__Условие задачи A__: Перепишите без изменений строки записей, начиная с самой первой строки и до строки с «76 290 132 335», включая обе крайние строки.

__Исходный текст__:
Ратуя за органичное усвоение западного опыта, А. Карпентьер в то же время резкое критикует тенденцию к подражательству, нетворческому заимствованию. Как и другие прогрессивные мыслители региона, он опирается на передовые гуманистические западные традиции и решительно выступает против реакционных.

С марксистско-ленинских позиций решают проблему «Латинская Америка и Запад» коммунисты. Они опираются на наследие Мариатеги, Мельи, Понсе, Рекабаррена. Основные их принципиальные посылки — те же, что и у представителей первого поколения латиноамериканских коммунистов. Большое внимание в идеологической работе компартий уделяется разработке критической аргументации, направленной против реакционной трактовки концепции «западной и христианской цивилизации». Коммунисты разоблачают ее как орудие классового господства буржуазии и средство обоснования империалистического диктата. Под постоянным огнем критики латиноамериканских марксистов — наиболее реакционная разновидность западничества, представленная в доктрине «идеологических границ» («национальной безопасности»). Коммунисты постоянно подчеркивают ее открыто антинациональный характер. Латиноамериканские марксисты не раз отмечали, что попытки представить западную цивилизацию как нечто монолитное, равно как и претензии правонационалистических идеологов на монопольное представительство ее принципов, несостоятельны: сам Запад крайне неоднороден, в его рамках боролись и борются различные классы, реакционные и прогрессивные силы, которые опираются соответственно на противоположные традиции.

Весьма характерно, что ярые антизападники из левоэкстремистского лагеря, а также из среды индеанистов и сторонников негритюда исходили и исходят, по существу, из того же самого представления о Западе как некоем культурно-историческом монолите, едином во всех своих ипостасях. Здесь мы видим одно из проявлений сохраняющейся духовной зависимости представителей названных направлений от той самой реакционной европоцентристской мысли, которую они, казалось бы, полностью отрицают.

__Строки данных__:
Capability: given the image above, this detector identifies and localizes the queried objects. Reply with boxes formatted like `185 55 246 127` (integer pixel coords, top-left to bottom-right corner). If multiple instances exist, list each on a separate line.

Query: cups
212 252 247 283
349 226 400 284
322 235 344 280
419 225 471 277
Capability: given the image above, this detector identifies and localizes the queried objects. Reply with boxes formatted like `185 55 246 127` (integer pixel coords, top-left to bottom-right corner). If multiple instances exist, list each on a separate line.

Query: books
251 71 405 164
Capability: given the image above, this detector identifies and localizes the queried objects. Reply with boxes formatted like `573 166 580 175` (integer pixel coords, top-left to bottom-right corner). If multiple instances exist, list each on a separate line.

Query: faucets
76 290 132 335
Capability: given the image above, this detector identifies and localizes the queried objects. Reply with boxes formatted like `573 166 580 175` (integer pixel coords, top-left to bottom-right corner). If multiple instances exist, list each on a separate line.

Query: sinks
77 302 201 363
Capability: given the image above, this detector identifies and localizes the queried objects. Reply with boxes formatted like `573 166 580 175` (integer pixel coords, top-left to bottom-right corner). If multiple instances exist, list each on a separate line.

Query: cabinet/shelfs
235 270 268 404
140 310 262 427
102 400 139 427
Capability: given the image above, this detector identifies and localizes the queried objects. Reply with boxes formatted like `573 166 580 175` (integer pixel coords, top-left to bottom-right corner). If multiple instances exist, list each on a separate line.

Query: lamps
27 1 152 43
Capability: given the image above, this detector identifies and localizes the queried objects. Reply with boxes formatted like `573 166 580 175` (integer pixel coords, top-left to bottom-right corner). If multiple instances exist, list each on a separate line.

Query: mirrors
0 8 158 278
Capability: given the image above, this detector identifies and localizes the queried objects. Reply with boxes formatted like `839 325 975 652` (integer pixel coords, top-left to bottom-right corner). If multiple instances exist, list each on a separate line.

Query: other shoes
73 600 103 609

__Условие задачи B__: Согласуются ли с исходным текстом утверждения (i) «Карпентьер критикует подражательство Западу», (ii) «коммунисты опираются на наследие Мариатеги» и (iii) «латиноамериканские марксисты считают Запад однородным»? На каждое ответьте «да» или «нет» и приведите точную цитату из текста, которая это решает.

__Результат задания A__:
Capability: given the image above, this detector identifies and localizes the queried objects. Reply with boxes formatted like `185 55 246 127` (integer pixel coords, top-left to bottom-right corner). If multiple instances exist, list each on a separate line.

Query: cups
212 252 247 283
349 226 400 284
322 235 344 280
419 225 471 277
Capability: given the image above, this detector identifies and localizes the queried objects. Reply with boxes formatted like `185 55 246 127` (integer pixel coords, top-left to bottom-right corner). If multiple instances exist, list each on a separate line.

Query: books
251 71 405 164
Capability: given the image above, this detector identifies and localizes the queried objects. Reply with boxes formatted like `573 166 580 175` (integer pixel coords, top-left to bottom-right corner). If multiple instances exist, list each on a separate line.

Query: faucets
76 290 132 335

__Результат задания B__:
(i) Да: «критикует тенденцию к подражательству, нетворческому заимствованию».
(ii) Да: «Они опираются на наследие Мариатеги, Мельи, Понсе, Рекабаррена».
(iii) Нет: «сам Запад крайне неоднороден».